● Exercise requirements
Could you repeat all of the entries word for word, minus any pictures?
>>>>
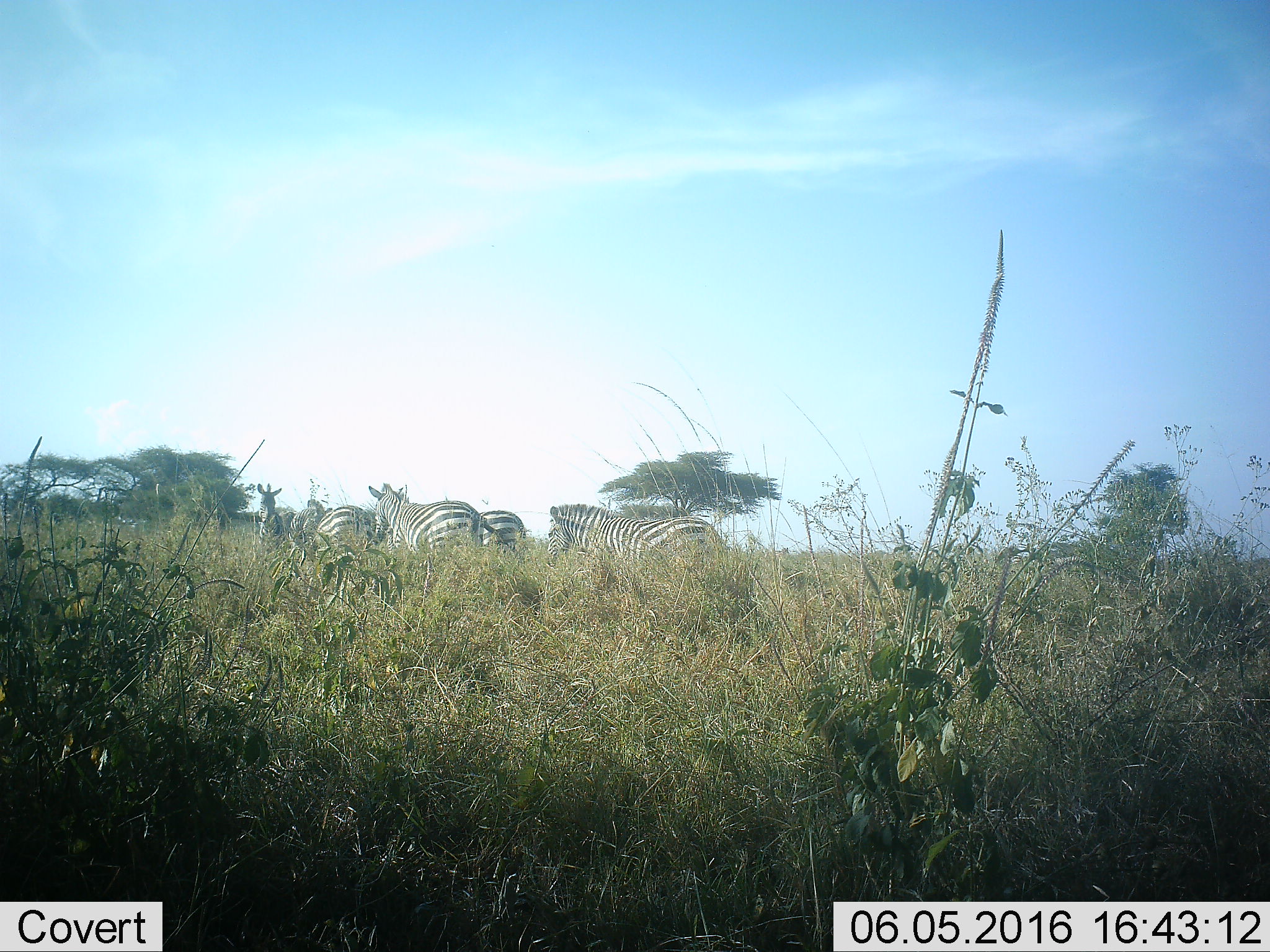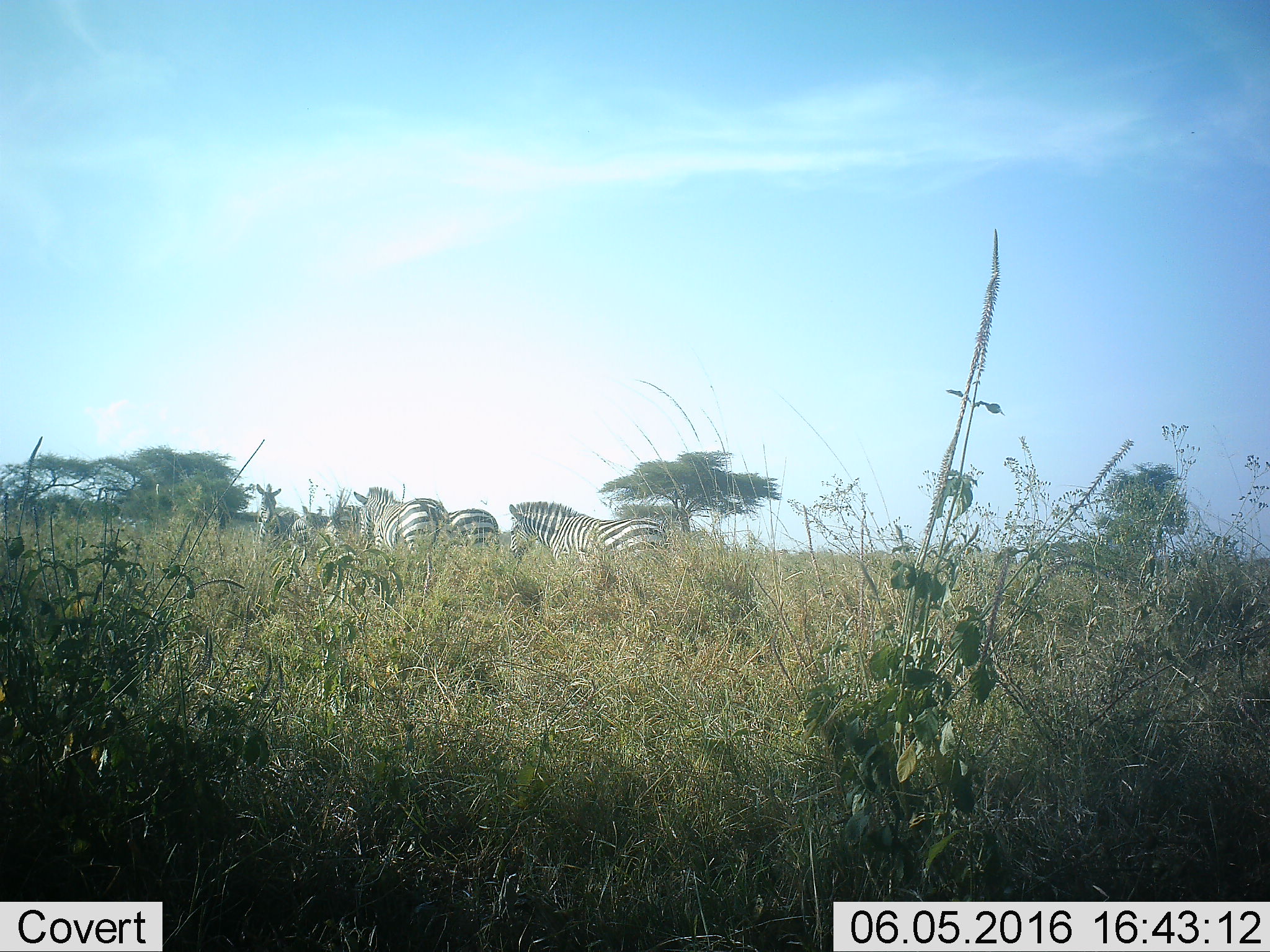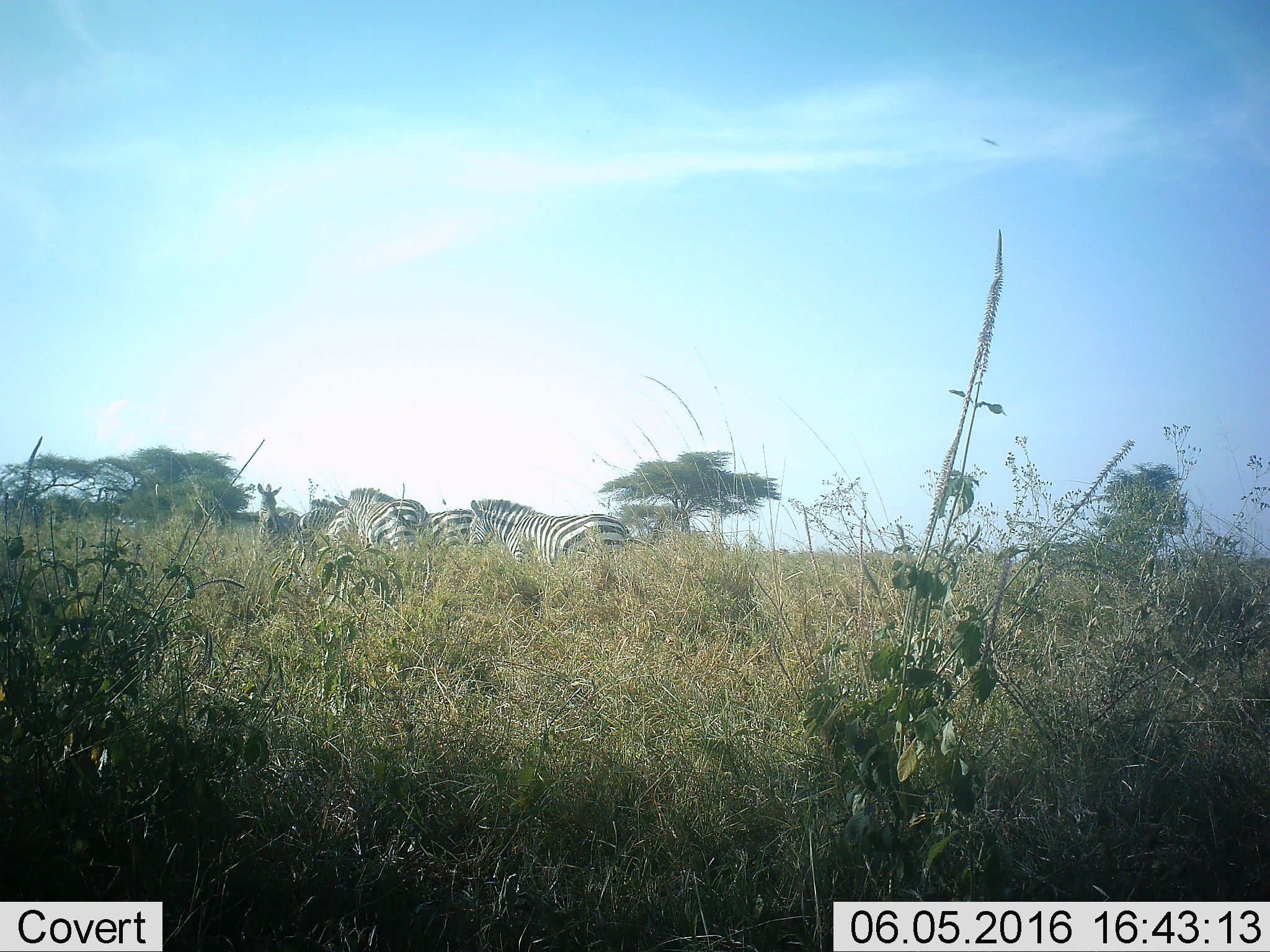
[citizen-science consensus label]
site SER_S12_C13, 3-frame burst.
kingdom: Animalia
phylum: Chordata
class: Mammalia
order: Perissodactyla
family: Equidae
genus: Equus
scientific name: Equus quagga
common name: plains zebra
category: zebraplains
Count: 6.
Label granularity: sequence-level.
<<<<
● The answer
[citizen-science consensus label]
site SER_S12_C13, 3-frame burst.
kingdom: Animalia
phylum: Chordata
class: Mammalia
order: Perissodactyla
family: Equidae
genus: Equus
scientific name: Equus quagga
common name: plains zebra
category: zebraplains
Count: 6.
Label granularity: sequence-level.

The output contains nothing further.